Data for processing START

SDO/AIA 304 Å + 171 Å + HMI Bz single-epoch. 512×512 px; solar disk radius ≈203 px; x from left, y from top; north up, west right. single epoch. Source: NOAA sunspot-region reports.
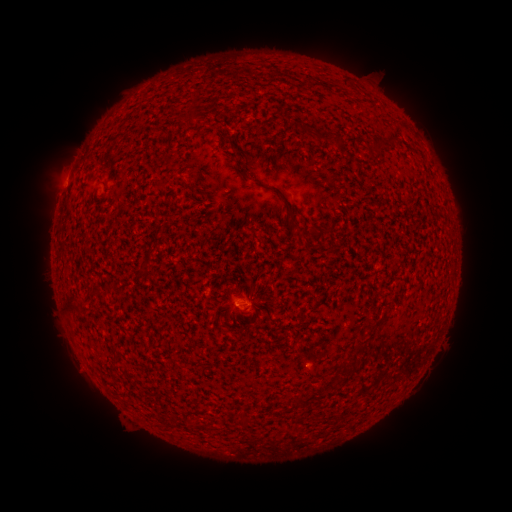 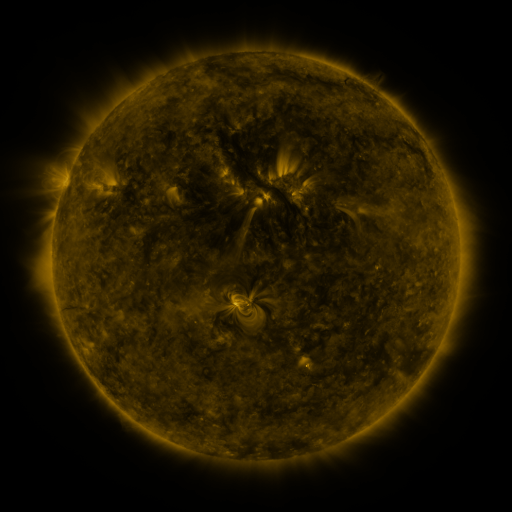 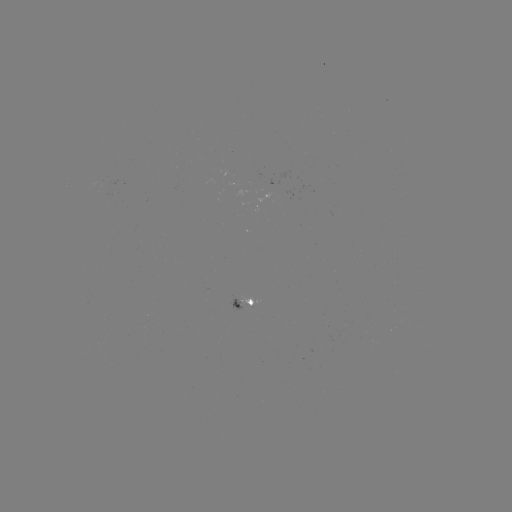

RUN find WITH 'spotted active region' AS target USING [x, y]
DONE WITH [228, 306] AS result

Data for processing END
Data for processing START

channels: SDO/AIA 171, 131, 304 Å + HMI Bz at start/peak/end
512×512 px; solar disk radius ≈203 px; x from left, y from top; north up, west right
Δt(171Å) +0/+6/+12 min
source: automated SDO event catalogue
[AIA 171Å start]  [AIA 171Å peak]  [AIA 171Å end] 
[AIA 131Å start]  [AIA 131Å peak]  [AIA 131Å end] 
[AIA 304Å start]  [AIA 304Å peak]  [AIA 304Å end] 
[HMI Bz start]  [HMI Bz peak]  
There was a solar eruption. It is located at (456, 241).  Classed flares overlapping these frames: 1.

Data for processing END
Data for processing START

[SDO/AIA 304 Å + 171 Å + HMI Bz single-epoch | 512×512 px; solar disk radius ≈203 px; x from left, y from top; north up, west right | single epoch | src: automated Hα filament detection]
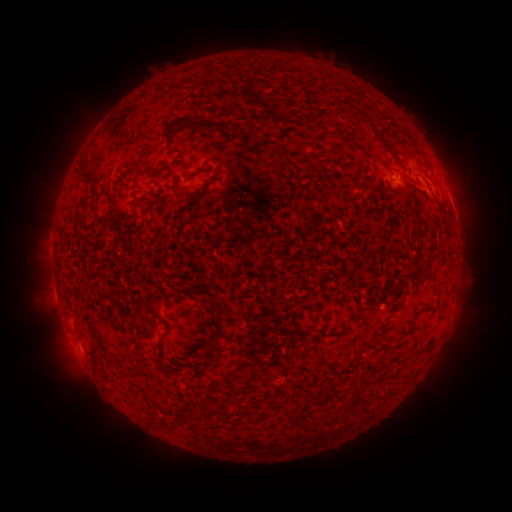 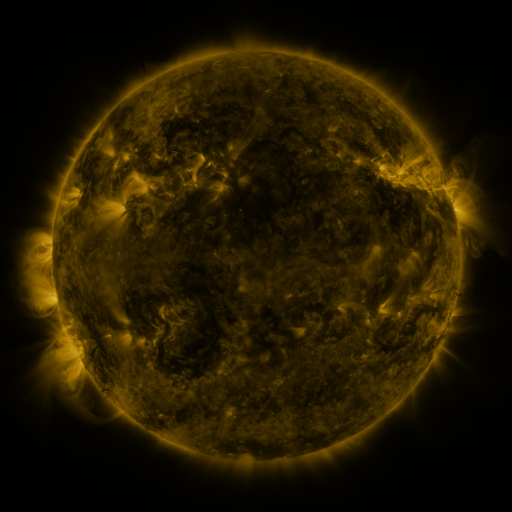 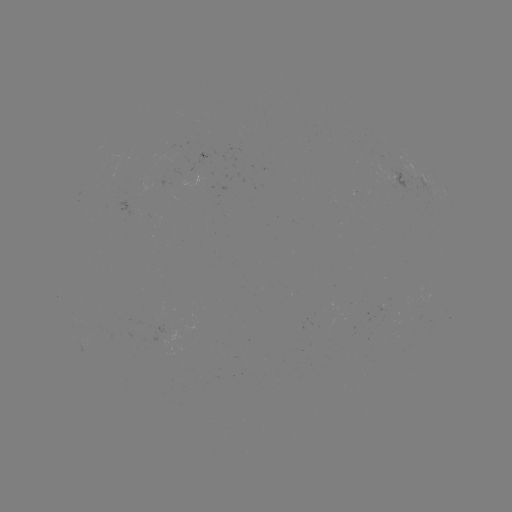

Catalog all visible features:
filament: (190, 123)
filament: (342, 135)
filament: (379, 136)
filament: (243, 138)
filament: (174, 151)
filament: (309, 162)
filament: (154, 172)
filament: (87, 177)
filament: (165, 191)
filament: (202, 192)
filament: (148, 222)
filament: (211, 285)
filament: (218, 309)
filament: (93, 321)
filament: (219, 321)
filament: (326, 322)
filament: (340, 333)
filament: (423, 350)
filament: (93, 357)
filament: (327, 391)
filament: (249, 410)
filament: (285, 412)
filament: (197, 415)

Data for processing END

--- Work required ---
Once the lines containing "peak" in the data above are counted, give the total by itself.

--- Task solution ---
5